> _Given instruction_:
Transcribe the records without alteration, from the line containing "Which does the" through the end of the records.

> _Dataset records_:
※

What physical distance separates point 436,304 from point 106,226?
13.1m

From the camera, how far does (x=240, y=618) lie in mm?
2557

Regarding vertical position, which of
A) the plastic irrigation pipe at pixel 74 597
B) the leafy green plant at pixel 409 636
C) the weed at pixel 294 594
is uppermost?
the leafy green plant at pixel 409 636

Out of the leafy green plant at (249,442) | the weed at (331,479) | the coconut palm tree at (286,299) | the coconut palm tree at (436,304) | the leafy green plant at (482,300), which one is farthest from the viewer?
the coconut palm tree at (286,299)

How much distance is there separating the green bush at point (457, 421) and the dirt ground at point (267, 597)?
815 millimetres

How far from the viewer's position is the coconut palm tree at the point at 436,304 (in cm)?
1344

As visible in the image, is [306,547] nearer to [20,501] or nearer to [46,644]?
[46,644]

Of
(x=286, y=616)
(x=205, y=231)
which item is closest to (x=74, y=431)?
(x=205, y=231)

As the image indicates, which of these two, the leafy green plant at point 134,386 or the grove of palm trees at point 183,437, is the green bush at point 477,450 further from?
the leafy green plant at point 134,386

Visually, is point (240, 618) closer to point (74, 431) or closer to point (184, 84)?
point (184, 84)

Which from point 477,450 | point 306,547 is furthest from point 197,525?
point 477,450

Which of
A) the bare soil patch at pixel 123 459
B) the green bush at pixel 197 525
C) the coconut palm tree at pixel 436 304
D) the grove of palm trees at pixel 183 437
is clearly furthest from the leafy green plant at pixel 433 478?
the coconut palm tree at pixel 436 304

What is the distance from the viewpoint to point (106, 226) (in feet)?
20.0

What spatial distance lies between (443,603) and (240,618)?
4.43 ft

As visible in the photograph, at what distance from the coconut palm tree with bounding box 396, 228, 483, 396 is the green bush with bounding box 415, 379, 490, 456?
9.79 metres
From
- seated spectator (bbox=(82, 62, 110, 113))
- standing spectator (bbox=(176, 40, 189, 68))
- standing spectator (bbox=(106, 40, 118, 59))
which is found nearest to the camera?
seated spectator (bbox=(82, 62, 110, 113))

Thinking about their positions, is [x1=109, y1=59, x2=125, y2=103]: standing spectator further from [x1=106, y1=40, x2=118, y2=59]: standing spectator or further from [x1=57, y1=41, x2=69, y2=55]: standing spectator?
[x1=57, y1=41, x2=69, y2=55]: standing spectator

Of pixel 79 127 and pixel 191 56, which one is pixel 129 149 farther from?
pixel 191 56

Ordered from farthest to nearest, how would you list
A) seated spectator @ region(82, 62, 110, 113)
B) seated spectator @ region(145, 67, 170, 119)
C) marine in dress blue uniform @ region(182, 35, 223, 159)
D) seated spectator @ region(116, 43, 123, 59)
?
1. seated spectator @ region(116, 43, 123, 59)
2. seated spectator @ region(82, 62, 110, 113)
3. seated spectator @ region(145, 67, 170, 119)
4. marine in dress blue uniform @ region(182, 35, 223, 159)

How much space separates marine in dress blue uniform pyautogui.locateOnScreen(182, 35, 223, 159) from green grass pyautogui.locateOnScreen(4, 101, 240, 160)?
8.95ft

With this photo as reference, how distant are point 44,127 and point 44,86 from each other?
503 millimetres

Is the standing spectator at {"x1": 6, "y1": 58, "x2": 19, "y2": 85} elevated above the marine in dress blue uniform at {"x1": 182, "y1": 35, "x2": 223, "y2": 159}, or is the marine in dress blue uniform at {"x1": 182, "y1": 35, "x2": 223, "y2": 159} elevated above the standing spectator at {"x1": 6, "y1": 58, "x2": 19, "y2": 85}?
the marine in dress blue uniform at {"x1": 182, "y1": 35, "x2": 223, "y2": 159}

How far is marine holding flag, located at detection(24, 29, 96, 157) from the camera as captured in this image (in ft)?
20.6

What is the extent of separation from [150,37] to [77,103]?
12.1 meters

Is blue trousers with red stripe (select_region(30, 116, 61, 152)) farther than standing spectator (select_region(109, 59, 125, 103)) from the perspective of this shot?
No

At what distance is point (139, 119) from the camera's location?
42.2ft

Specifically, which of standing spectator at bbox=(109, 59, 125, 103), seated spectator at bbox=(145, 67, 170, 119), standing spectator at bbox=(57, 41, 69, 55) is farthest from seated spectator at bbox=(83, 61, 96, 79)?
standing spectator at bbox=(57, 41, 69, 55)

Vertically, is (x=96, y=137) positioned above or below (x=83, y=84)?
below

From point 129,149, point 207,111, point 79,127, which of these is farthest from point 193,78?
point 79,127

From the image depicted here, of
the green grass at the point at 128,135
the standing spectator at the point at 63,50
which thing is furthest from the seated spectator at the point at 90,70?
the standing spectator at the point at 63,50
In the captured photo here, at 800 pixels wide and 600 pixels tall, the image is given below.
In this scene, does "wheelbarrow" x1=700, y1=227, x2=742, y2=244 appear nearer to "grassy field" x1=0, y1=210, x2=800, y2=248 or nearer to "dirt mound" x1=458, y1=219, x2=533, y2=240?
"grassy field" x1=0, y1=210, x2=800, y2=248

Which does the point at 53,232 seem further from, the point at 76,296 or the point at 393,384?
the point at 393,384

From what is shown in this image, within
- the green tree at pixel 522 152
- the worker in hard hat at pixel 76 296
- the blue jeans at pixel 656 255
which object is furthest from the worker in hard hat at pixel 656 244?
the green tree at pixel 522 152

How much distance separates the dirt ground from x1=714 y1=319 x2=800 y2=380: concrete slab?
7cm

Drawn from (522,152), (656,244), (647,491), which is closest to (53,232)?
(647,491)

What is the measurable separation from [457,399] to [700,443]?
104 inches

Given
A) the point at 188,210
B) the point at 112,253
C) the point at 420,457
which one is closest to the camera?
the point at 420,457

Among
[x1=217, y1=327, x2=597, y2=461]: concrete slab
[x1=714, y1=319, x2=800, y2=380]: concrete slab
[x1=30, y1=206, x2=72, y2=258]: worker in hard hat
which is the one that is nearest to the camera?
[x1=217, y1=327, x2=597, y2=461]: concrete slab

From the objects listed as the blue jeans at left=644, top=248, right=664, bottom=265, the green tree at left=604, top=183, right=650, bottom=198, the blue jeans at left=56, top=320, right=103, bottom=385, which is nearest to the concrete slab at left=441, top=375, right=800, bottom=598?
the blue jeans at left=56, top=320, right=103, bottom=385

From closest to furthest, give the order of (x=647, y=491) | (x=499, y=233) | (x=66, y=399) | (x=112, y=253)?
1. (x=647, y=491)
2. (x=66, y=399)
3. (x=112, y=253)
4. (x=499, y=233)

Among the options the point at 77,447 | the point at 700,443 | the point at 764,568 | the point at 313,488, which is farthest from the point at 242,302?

※

> _Response below_:
Which does the point at 53,232 seem further from, the point at 76,296 or the point at 393,384?
the point at 393,384

From what is shown in this image, within
- the green tree at pixel 522 152
- the worker in hard hat at pixel 76 296
- the blue jeans at pixel 656 255
which object is furthest from the worker in hard hat at pixel 656 244?
the green tree at pixel 522 152

How much distance separates the dirt ground from x1=714 y1=319 x2=800 y2=380: concrete slab?
7cm

Drawn from (522,152), (656,244), (647,491), which is closest to (53,232)?
(647,491)

What is the measurable separation from [457,399] to [700,443]?
104 inches

Given
A) the point at 188,210
B) the point at 112,253
C) the point at 420,457
which one is closest to the camera?
the point at 420,457

Among
[x1=217, y1=327, x2=597, y2=461]: concrete slab
[x1=714, y1=319, x2=800, y2=380]: concrete slab
[x1=30, y1=206, x2=72, y2=258]: worker in hard hat
which is the one that is nearest to the camera?
[x1=217, y1=327, x2=597, y2=461]: concrete slab

From the objects listed as the blue jeans at left=644, top=248, right=664, bottom=265, the green tree at left=604, top=183, right=650, bottom=198, the blue jeans at left=56, top=320, right=103, bottom=385, which is nearest to the concrete slab at left=441, top=375, right=800, bottom=598?
the blue jeans at left=56, top=320, right=103, bottom=385

From closest to furthest, give the order of (x=647, y=491) | (x=499, y=233) | (x=66, y=399) | (x=112, y=253)?
1. (x=647, y=491)
2. (x=66, y=399)
3. (x=112, y=253)
4. (x=499, y=233)

Among the options the point at 77,447 | the point at 700,443 | the point at 764,568 | the point at 313,488, which is farthest from the point at 242,302?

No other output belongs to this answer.